Nothing in the world excites me more than making something out of nothing; creating new characters, stories and worlds in my mind, on then on the page and then lifting them off of the page and breathing life into them. This is why I do what I do. I am an admitted theatre nerd and almost love the process of creation more than the actual performance.
Over the years I have learned the importance of setting goals for my projects. Yes, of course, everyone wants to make bank, get recognition and have the project open doors for more work and lucrative creative opportunities.
That being said, the more specific your goals are for your film or theatre production, the more likely you are to attain them. There are many different reasons people want to mount a production: to showcase your writing or performance talents, to get representation, to establish a calling card, to get exposure, to go to festivals or tour with the project, to make a profit, and even for the sheer joy of creating something to see how it lands.
When I decided to shoot and direct my short film Details I called some colleagues and asked if they would be willing to join me for an experiment. I didn’t call it a film because I had a lofty creative vision and had no idea how it would turn out and if it would even work as a film. I was very clear in my own mind and with my entire team that this was a creative experiment and I was not about end-gaming with this specific production. Details was also my first time directing a film so I didn’t have huge expectations for the outcome; I was also wearing all the other hats (writer, actor, producer), so it truly was an experiment of sorts, for my vision, for my ability to direct and for my juggling skills.
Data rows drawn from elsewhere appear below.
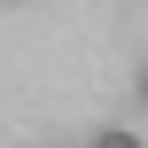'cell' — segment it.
I'll use <instances>...</instances> for the list:
<instances>
[{"label":"cell","instance_id":"obj_1","mask_svg":"<svg viewBox=\"0 0 148 148\" xmlns=\"http://www.w3.org/2000/svg\"><path fill=\"white\" fill-rule=\"evenodd\" d=\"M94 148H148V140H140V133H101Z\"/></svg>","mask_w":148,"mask_h":148},{"label":"cell","instance_id":"obj_2","mask_svg":"<svg viewBox=\"0 0 148 148\" xmlns=\"http://www.w3.org/2000/svg\"><path fill=\"white\" fill-rule=\"evenodd\" d=\"M140 101H148V70H140Z\"/></svg>","mask_w":148,"mask_h":148}]
</instances>
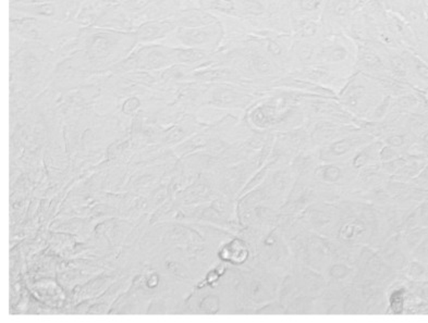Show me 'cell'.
Listing matches in <instances>:
<instances>
[{
	"instance_id": "1",
	"label": "cell",
	"mask_w": 428,
	"mask_h": 323,
	"mask_svg": "<svg viewBox=\"0 0 428 323\" xmlns=\"http://www.w3.org/2000/svg\"><path fill=\"white\" fill-rule=\"evenodd\" d=\"M138 46L134 32L106 27H82L77 47L68 56L73 59L85 78L110 73L117 64Z\"/></svg>"
},
{
	"instance_id": "2",
	"label": "cell",
	"mask_w": 428,
	"mask_h": 323,
	"mask_svg": "<svg viewBox=\"0 0 428 323\" xmlns=\"http://www.w3.org/2000/svg\"><path fill=\"white\" fill-rule=\"evenodd\" d=\"M82 27L74 22H62L41 17H19L9 20L10 36L40 43L56 52L58 59L74 52Z\"/></svg>"
},
{
	"instance_id": "17",
	"label": "cell",
	"mask_w": 428,
	"mask_h": 323,
	"mask_svg": "<svg viewBox=\"0 0 428 323\" xmlns=\"http://www.w3.org/2000/svg\"><path fill=\"white\" fill-rule=\"evenodd\" d=\"M120 1H121V0H120Z\"/></svg>"
},
{
	"instance_id": "11",
	"label": "cell",
	"mask_w": 428,
	"mask_h": 323,
	"mask_svg": "<svg viewBox=\"0 0 428 323\" xmlns=\"http://www.w3.org/2000/svg\"><path fill=\"white\" fill-rule=\"evenodd\" d=\"M217 50L192 48V47H175V64H185L197 71L215 64Z\"/></svg>"
},
{
	"instance_id": "5",
	"label": "cell",
	"mask_w": 428,
	"mask_h": 323,
	"mask_svg": "<svg viewBox=\"0 0 428 323\" xmlns=\"http://www.w3.org/2000/svg\"><path fill=\"white\" fill-rule=\"evenodd\" d=\"M226 29L222 19L220 22L206 27L178 29L163 44L173 47H192V48L217 50L224 43Z\"/></svg>"
},
{
	"instance_id": "10",
	"label": "cell",
	"mask_w": 428,
	"mask_h": 323,
	"mask_svg": "<svg viewBox=\"0 0 428 323\" xmlns=\"http://www.w3.org/2000/svg\"><path fill=\"white\" fill-rule=\"evenodd\" d=\"M320 64V43L293 39L289 54L288 66L299 69Z\"/></svg>"
},
{
	"instance_id": "16",
	"label": "cell",
	"mask_w": 428,
	"mask_h": 323,
	"mask_svg": "<svg viewBox=\"0 0 428 323\" xmlns=\"http://www.w3.org/2000/svg\"><path fill=\"white\" fill-rule=\"evenodd\" d=\"M220 257L222 260L230 261L231 264H240L245 259V250L243 246L240 244L239 241H234L226 245L222 250H220Z\"/></svg>"
},
{
	"instance_id": "7",
	"label": "cell",
	"mask_w": 428,
	"mask_h": 323,
	"mask_svg": "<svg viewBox=\"0 0 428 323\" xmlns=\"http://www.w3.org/2000/svg\"><path fill=\"white\" fill-rule=\"evenodd\" d=\"M357 52L355 59V68L359 72L369 76H387L389 70V48L377 42L357 43Z\"/></svg>"
},
{
	"instance_id": "13",
	"label": "cell",
	"mask_w": 428,
	"mask_h": 323,
	"mask_svg": "<svg viewBox=\"0 0 428 323\" xmlns=\"http://www.w3.org/2000/svg\"><path fill=\"white\" fill-rule=\"evenodd\" d=\"M110 6L105 0H82L74 23L82 27H95Z\"/></svg>"
},
{
	"instance_id": "3",
	"label": "cell",
	"mask_w": 428,
	"mask_h": 323,
	"mask_svg": "<svg viewBox=\"0 0 428 323\" xmlns=\"http://www.w3.org/2000/svg\"><path fill=\"white\" fill-rule=\"evenodd\" d=\"M58 62L56 52L44 45L10 36L11 83L32 84L50 80L54 76Z\"/></svg>"
},
{
	"instance_id": "14",
	"label": "cell",
	"mask_w": 428,
	"mask_h": 323,
	"mask_svg": "<svg viewBox=\"0 0 428 323\" xmlns=\"http://www.w3.org/2000/svg\"><path fill=\"white\" fill-rule=\"evenodd\" d=\"M291 19H320L326 0H287Z\"/></svg>"
},
{
	"instance_id": "15",
	"label": "cell",
	"mask_w": 428,
	"mask_h": 323,
	"mask_svg": "<svg viewBox=\"0 0 428 323\" xmlns=\"http://www.w3.org/2000/svg\"><path fill=\"white\" fill-rule=\"evenodd\" d=\"M201 7L217 17L240 19L239 0H201Z\"/></svg>"
},
{
	"instance_id": "9",
	"label": "cell",
	"mask_w": 428,
	"mask_h": 323,
	"mask_svg": "<svg viewBox=\"0 0 428 323\" xmlns=\"http://www.w3.org/2000/svg\"><path fill=\"white\" fill-rule=\"evenodd\" d=\"M177 29L178 25L175 19L169 17V19L153 20L142 23L134 29V34L138 41V46H140L153 43H163Z\"/></svg>"
},
{
	"instance_id": "4",
	"label": "cell",
	"mask_w": 428,
	"mask_h": 323,
	"mask_svg": "<svg viewBox=\"0 0 428 323\" xmlns=\"http://www.w3.org/2000/svg\"><path fill=\"white\" fill-rule=\"evenodd\" d=\"M175 64V47L163 43L140 45L111 70L110 73L159 71Z\"/></svg>"
},
{
	"instance_id": "6",
	"label": "cell",
	"mask_w": 428,
	"mask_h": 323,
	"mask_svg": "<svg viewBox=\"0 0 428 323\" xmlns=\"http://www.w3.org/2000/svg\"><path fill=\"white\" fill-rule=\"evenodd\" d=\"M357 45L345 33L327 35L320 43V64L338 71L355 66Z\"/></svg>"
},
{
	"instance_id": "8",
	"label": "cell",
	"mask_w": 428,
	"mask_h": 323,
	"mask_svg": "<svg viewBox=\"0 0 428 323\" xmlns=\"http://www.w3.org/2000/svg\"><path fill=\"white\" fill-rule=\"evenodd\" d=\"M359 5V0H326L320 15V22L326 34L345 33Z\"/></svg>"
},
{
	"instance_id": "12",
	"label": "cell",
	"mask_w": 428,
	"mask_h": 323,
	"mask_svg": "<svg viewBox=\"0 0 428 323\" xmlns=\"http://www.w3.org/2000/svg\"><path fill=\"white\" fill-rule=\"evenodd\" d=\"M178 29H191V27H206L220 22V17L209 13L204 8H187L181 9L173 17Z\"/></svg>"
}]
</instances>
To my surprise and delight the experiment was a success, Details went on to screen at two major international festivals (Festival De Cannes and The Cambridge Film Festival UK). This process validated my artistic vision and also showed me that I can in fact direct, something I was never particularly interested in before, nor did I think I was capable of. I do believe my goal of experimentation is what allowed me the freedom to create without the pressure I would normally put on my work. This freedom of creativity and process is what ultimately made the piece a success, I wasn’t focused on the outcome because that was not the goal.
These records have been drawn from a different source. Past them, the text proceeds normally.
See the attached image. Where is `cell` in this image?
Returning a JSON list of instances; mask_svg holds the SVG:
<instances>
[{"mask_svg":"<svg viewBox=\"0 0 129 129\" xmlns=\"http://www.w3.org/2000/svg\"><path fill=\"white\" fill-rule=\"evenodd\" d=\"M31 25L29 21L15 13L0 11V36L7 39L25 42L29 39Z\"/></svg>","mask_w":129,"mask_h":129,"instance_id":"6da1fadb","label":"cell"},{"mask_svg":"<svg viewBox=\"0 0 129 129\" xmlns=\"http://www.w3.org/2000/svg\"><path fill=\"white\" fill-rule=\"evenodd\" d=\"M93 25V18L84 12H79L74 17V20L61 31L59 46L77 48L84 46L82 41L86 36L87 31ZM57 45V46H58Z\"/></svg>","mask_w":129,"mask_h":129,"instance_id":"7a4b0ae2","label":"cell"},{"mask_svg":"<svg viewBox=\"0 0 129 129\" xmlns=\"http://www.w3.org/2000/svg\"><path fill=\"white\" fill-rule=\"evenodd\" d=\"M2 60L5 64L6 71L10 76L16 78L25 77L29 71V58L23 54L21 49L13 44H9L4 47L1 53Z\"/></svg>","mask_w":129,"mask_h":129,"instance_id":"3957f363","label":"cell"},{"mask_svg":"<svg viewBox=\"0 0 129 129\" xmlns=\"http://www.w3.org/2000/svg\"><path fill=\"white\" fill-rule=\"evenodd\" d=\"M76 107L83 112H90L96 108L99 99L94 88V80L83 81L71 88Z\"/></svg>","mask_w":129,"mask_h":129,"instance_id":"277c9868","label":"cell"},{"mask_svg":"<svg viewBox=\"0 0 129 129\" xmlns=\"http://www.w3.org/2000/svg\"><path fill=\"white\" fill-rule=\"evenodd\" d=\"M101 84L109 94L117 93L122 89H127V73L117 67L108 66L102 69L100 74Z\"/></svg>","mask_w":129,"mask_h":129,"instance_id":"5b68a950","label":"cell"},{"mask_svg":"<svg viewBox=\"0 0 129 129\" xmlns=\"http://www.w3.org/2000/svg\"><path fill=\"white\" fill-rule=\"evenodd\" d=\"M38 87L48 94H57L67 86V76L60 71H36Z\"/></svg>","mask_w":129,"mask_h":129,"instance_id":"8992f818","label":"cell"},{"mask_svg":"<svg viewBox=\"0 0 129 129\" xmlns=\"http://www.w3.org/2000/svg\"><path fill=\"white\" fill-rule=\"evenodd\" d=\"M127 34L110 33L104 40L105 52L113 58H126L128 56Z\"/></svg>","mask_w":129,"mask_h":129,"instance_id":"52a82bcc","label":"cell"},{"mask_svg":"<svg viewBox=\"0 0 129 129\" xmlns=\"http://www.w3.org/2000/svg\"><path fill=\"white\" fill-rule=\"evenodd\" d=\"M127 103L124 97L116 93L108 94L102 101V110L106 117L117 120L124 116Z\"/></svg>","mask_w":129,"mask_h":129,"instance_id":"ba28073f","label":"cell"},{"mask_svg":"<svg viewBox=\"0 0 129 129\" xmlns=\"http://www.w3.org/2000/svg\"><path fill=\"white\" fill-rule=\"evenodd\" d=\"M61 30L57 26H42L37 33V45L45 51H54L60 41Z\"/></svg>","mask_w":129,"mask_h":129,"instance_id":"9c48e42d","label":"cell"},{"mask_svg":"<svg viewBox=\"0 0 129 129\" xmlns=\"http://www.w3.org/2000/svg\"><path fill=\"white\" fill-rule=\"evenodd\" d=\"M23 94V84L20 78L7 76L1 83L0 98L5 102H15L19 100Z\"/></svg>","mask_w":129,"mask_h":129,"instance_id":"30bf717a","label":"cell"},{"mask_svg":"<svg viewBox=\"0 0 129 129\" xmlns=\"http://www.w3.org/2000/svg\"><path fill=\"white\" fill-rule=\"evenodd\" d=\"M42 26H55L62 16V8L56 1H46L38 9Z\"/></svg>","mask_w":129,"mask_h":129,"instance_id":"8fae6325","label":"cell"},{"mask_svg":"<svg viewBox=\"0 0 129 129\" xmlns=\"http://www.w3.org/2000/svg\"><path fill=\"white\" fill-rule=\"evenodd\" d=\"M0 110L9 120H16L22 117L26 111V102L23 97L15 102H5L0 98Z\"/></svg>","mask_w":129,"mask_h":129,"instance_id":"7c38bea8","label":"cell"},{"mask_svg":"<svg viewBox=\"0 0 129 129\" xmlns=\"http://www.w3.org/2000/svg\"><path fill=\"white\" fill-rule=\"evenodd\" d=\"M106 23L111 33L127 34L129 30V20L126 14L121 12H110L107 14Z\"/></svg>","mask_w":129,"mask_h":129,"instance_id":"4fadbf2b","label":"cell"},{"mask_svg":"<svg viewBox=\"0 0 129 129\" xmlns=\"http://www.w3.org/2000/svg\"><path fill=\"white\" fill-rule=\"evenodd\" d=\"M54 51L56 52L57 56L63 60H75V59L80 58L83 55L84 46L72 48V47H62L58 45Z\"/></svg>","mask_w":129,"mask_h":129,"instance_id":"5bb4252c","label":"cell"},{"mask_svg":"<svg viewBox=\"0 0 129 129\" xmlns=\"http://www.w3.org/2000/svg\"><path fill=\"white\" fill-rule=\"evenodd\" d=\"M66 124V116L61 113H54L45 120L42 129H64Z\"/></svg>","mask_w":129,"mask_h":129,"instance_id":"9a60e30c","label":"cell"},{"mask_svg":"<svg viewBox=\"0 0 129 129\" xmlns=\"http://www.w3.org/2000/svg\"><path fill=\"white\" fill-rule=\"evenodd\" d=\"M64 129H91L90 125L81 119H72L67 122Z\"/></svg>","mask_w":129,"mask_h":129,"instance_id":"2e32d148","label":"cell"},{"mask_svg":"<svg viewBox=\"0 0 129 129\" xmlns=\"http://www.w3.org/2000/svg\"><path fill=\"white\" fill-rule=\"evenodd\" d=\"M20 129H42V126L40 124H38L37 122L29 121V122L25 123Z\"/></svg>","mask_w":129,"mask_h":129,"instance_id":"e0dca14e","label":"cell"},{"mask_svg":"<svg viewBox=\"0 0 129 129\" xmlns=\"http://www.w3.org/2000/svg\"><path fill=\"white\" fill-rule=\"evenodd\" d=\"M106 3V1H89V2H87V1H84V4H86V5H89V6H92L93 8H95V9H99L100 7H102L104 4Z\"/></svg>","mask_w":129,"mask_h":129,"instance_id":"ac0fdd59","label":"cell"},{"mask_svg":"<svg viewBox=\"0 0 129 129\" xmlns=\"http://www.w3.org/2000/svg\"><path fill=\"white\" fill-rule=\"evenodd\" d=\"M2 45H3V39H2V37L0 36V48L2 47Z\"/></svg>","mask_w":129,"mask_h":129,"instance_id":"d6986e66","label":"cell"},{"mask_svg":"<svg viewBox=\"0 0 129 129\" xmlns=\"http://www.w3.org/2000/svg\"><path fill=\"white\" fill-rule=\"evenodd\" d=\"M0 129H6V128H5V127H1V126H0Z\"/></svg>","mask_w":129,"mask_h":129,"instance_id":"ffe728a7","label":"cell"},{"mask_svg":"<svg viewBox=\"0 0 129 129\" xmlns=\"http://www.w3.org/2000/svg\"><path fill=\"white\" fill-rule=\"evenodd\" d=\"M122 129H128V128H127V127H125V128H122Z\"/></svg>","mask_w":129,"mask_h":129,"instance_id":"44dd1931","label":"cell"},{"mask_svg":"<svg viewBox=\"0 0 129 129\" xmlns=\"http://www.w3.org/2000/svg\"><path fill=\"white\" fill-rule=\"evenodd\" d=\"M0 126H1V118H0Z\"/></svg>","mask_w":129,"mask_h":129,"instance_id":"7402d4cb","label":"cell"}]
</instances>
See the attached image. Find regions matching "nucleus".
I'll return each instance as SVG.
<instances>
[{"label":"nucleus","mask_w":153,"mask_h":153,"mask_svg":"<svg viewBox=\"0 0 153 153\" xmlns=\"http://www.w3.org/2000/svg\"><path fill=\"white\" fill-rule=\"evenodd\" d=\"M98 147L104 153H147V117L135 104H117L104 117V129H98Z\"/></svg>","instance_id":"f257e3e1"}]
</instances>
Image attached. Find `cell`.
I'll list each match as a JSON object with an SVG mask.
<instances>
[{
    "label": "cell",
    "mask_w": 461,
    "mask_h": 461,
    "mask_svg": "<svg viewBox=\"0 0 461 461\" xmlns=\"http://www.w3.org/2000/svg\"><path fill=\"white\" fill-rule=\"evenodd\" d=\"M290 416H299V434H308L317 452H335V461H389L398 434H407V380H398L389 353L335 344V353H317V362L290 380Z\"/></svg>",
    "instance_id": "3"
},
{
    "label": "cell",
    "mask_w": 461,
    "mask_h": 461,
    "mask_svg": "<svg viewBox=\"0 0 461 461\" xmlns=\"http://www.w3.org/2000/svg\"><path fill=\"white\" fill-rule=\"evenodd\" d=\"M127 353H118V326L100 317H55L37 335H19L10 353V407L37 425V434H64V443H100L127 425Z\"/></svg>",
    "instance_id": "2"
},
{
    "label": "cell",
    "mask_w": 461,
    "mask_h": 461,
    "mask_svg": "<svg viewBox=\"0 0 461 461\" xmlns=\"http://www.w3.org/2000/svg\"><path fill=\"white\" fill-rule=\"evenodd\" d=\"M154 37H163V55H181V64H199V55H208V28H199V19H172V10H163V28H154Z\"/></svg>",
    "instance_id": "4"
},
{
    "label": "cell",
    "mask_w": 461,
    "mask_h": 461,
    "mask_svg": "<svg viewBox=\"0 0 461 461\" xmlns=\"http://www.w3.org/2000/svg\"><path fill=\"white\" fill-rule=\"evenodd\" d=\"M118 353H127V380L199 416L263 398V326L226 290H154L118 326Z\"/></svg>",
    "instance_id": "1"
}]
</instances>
Once you have a clear goal in mind that will determine several factors in terms of timeline, budget, team and so on. For the film Details we had a micro-budget because I knew it was an experiment and understood there was the possibility there would be no final product, so I budgeted accordingly.
Goals often change or evolve once the ball is rolling, projects can take on a life of their own and very easily run away from you. Once you are caught up in the excitement and have a team who is equally enthusiastic you might want to do a bigger production, get more money, get into a larger space and sometimes it gets overwhelming. That is why if you have a clear goal in the beginning it will keep you grounded and focused on the task at hand. Details turned out better than I could have dreamed so once we had a final edit my goals evolved, I wanted to get it out into the world so began submitting to film festivals, that was the new goal.
Another example of goal setting is my solo show Year of the Slut, I wrote the show for one reason – to find theatrical representation. In two years I did two showcases in Los Angeles spending very little money, then was accepted to a festival in New York City. I had a successful Kickstarter campaign and raised $4000 to cover my travel expenses, accommodations and pay for advertising and publicity. Now that the show was going to NY I had different goals. Having been an off-off-Broadway theatre producer I knew what had to be done once I got to NY. Before I set my fundraising target I had accounted for buying ads in the Village Voice and specialized publicity materials. The new goal was to get reviews and as much exposure as possible.
With Year of the Slut I never achieved my initial goal – to find theatrical representation. However, I won the Audience Choice Award at the festival and was approached by a literary agent who was interested in a novel adaptation of the show.
When I first started working on Year of the Slut I never dreamed it would go to NY, let alone win an award and never in my life did I expect to be writing a novel. Although things didn’t work out with the literary agent who was initially interested, I was already off and running with the novel adaptation. Countless rejections from traditional publishers and lit agents, five versions of the novel, three editors, two launches, one title change and almost a decade later Year of the What? is now available in print, digital and audio almost everywhere books are sold.
Not only are the goals important…I would say it’s just as important to be flexible and open to whatever opportunities come your way, even if they were not the ones you were hoping for.